Including more than one estimand allows evaluation of the treatment effect from different perspectives. Clinicians may find the treatment effect determined by the trial product estimand to be of interest when assessing and comparing effects of different therapeutic choices, as this targets the expected treatment effect assuming that a patient continues to use trial product without the need for rescue medication. Complementing the understanding of the trial product treatment effect is the overall effect, that is, the efficacy and tolerability of a therapeutic choice or pathway. Hence, the treatment policy estimand, which accounts for the addition of rescue medication, as well as discontinuation and/or switch of medication because of tolerability concerns, may provide a broader perspective concerning treatment effect. The approaches are complementary in understanding the full treatment effect of medication within different scenarios.

As seen in the PIONEER trial programme, estimands are now being incorporated in type 2 diabetes clinical trials. Greater familiarity with the concept of estimands and the reasons why estimands have been introduced, along with an appreciation of the clarity provided by use of estimands, will help clinicians who treat diabetes in interpreting and comparing trial results and in making informed clinical decisions.

CONFLICT OF INTEREST

V. R. A. has served as a consultant for Adocia, AstraZeneca, BD, Novo Nordisk, Sanofi and Zafgen; has received research grant support to her employing institution from AstraZeneca/BMS, Calibra, Eisai, Janssen, Novo Nordisk, Sanofi and Theracos; and declares that her spouse is an employee of Merck.

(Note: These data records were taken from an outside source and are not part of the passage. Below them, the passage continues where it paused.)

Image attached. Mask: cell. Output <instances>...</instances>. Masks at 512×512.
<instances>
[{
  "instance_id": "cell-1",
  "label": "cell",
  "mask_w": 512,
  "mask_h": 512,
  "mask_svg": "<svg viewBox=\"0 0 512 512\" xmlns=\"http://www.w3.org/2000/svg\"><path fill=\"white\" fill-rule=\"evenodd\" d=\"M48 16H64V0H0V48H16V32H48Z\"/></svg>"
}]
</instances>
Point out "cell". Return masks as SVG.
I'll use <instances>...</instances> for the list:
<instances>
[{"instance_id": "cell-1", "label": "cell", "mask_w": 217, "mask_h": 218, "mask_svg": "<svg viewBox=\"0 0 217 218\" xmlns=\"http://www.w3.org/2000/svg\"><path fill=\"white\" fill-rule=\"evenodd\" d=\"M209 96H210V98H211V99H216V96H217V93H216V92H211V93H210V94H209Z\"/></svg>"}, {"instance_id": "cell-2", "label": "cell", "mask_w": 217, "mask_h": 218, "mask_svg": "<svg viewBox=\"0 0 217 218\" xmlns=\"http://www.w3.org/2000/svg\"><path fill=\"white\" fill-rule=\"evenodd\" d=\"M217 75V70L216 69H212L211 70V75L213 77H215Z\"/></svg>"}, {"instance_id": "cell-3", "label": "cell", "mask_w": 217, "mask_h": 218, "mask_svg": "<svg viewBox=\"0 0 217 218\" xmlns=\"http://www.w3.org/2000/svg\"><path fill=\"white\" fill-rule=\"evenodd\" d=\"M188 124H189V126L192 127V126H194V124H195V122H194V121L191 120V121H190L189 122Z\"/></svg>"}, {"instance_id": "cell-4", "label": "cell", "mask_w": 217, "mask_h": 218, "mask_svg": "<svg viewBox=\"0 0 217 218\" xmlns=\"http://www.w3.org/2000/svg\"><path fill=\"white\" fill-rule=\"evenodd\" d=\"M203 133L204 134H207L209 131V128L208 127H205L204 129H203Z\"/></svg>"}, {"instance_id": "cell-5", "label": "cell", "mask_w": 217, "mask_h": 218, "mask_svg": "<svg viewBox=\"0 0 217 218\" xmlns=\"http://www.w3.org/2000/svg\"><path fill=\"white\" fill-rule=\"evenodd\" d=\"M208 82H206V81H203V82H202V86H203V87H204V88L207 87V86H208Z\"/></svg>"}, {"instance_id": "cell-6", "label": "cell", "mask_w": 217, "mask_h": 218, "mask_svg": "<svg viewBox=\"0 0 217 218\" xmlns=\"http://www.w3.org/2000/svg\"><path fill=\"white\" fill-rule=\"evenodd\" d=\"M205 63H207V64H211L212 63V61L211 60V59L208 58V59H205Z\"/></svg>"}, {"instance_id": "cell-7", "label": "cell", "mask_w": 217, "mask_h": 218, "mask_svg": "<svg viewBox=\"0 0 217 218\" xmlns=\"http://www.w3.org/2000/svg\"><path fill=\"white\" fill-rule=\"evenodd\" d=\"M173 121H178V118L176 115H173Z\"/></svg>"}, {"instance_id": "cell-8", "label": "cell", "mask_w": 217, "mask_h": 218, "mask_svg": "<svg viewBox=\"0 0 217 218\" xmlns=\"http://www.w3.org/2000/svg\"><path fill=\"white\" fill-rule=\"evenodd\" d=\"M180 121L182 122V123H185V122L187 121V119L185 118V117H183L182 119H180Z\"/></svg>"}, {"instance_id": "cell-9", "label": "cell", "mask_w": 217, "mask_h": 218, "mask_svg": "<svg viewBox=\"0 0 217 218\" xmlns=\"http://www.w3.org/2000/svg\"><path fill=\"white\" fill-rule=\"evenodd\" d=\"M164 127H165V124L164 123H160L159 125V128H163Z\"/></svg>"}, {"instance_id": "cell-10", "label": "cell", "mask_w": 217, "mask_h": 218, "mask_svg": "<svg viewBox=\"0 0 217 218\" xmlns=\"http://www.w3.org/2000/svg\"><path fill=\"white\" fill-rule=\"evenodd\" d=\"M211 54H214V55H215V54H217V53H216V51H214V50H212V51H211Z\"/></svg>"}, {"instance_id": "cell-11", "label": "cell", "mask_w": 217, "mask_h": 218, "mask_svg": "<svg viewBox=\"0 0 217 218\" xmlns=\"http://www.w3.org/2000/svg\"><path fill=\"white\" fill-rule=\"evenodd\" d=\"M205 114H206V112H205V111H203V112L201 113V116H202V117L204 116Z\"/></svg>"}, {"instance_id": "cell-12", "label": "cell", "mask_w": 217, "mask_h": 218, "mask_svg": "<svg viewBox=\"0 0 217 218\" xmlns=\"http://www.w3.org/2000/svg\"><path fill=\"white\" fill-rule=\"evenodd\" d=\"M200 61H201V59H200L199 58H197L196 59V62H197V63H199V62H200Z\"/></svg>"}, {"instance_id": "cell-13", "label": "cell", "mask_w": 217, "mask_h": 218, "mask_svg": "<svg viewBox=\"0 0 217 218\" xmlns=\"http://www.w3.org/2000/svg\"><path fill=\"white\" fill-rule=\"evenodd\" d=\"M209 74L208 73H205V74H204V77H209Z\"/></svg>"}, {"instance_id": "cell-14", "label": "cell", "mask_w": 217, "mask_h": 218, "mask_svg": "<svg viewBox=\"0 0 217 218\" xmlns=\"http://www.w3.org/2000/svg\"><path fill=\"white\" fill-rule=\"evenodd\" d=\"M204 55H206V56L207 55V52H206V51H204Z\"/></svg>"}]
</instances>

J. B. has received contracted consulting fees that are paid to the University of North Carolina from Adocia, AstraZeneca, Dance Biopharm, Dexcom, Elcelyx Therapeutics, Eli Lilly, Fractyl, GI Dynamics, Intarcia Therapeutics, Lexicon, MannKind, Metavention, NovaTarg, Novo Nordisk, Orexigen, PhaseBio, Sanofi, Senseonics, Shenzhen HighTide, Takeda, vTv Therapeutics and Zafgen; has received grant support from AstraZeneca, Eli Lilly, GI Dynamics, GlaxoSmithKline, Intarcia Therapeutics, Johnson & Johnson, Lexicon, Medtronic, Novo Nordisk, Orexigen, Sanofi, Scion NeuroStim, Takeda, Theracos and vTv Therapeutics; has served as a consultant to Neurimmune AG; holds stock options in Mellitus Health, PhaseBio and Stability Health; and is supported by a grant from the National Institutes of Health (UL1TR002489).

M. J. D. has served as a consultant, advisory board member and speaker for Novo Nordisk, Sanofi‐Aventis and Lilly; has served as an advisory board member for Servier and Janssen; has served as a speaker for Boehringer Ingelheim and Takeda Pharmaceuticals International Inc; has received grants in support of the investigator and investigator‐initiated trials from Novo Nordisk, Sanofi‐Aventis, Lilly, Boehringer Ingelheim and Janssen.

T. S., M. D. and J. Z. are employees of Novo Nordisk A/S. T. S. and M. D. also hold shares in Novo Nordisk A/S.

AUTHOR CONTRIBUTIONS

The article was conceived by V. R. A., T. S. and M. D., V. R. A and T. S. drafted the article with J. B. B., M. D., J. Z. and M. J. D. critically revising the article. All authors approved the final version.